(Beginning of Extracted data)

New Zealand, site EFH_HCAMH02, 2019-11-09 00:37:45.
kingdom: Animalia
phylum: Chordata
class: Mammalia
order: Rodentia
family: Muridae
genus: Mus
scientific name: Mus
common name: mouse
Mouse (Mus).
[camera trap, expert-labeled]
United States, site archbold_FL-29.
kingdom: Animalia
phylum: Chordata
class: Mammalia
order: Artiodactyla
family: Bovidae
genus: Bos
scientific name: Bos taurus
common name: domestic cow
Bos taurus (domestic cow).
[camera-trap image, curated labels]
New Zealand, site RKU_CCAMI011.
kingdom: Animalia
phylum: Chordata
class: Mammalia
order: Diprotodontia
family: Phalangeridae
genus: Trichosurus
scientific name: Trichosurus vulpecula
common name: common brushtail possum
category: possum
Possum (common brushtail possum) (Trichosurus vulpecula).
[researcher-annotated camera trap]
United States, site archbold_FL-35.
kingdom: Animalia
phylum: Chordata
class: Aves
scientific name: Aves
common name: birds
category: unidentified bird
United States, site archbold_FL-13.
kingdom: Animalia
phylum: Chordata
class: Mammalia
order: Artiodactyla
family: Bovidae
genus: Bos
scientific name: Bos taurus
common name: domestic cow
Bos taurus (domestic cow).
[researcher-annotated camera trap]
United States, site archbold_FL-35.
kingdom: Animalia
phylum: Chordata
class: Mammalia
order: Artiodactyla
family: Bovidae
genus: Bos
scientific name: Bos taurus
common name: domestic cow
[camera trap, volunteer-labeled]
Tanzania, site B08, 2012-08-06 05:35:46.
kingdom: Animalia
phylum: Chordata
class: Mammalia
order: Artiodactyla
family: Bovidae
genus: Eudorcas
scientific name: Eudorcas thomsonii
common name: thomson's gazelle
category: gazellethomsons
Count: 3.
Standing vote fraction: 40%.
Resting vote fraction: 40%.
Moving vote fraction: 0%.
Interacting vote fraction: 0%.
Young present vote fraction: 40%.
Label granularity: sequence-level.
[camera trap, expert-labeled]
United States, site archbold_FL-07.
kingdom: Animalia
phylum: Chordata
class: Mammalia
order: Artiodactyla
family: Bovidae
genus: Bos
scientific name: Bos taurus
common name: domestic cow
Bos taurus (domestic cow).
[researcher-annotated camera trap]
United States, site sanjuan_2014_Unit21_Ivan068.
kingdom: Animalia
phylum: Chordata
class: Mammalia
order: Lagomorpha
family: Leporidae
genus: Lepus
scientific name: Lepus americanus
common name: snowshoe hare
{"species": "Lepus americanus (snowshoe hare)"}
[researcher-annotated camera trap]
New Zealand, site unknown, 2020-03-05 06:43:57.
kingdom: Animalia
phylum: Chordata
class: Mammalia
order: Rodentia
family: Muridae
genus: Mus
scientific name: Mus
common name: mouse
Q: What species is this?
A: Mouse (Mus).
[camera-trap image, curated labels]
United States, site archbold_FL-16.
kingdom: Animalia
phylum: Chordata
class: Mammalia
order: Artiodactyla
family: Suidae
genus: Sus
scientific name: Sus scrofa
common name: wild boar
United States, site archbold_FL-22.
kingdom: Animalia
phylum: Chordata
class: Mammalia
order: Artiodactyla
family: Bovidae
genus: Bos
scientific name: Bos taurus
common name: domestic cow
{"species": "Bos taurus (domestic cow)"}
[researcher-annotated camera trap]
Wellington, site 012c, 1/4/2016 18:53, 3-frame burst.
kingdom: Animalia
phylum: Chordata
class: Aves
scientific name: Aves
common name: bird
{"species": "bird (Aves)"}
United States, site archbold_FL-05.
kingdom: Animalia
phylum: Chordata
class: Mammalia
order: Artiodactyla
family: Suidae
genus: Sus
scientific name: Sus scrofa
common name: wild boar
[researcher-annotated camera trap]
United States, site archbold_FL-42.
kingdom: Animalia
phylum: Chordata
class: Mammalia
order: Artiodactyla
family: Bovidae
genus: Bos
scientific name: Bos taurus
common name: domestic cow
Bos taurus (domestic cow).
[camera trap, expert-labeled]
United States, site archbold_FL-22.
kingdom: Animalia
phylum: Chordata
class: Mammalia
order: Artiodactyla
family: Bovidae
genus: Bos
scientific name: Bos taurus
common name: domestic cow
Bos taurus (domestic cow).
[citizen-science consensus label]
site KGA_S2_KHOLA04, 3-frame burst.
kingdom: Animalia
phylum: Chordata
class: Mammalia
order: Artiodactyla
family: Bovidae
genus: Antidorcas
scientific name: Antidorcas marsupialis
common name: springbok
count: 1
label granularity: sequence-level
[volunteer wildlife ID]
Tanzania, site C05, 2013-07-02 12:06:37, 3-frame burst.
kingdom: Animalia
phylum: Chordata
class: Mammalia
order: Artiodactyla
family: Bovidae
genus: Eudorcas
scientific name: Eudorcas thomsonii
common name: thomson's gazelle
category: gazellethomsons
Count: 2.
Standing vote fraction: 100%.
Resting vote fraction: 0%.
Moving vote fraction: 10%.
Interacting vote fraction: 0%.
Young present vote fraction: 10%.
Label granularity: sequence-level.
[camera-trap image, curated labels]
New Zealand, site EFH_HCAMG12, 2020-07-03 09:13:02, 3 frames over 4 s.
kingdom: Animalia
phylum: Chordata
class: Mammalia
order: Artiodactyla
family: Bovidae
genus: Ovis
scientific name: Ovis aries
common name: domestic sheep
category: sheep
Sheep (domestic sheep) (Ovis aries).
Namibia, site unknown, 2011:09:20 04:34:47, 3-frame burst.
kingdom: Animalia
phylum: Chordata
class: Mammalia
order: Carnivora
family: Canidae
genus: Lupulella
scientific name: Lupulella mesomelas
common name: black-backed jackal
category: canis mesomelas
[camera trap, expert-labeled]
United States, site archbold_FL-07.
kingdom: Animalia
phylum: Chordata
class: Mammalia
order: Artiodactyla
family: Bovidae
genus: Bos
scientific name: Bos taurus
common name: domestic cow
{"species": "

(End of Extracted data)

:: Exercise ::
Within the entries, count the lines that contain the word "Young". Give that number and no more.

:: Solution to this task ::
2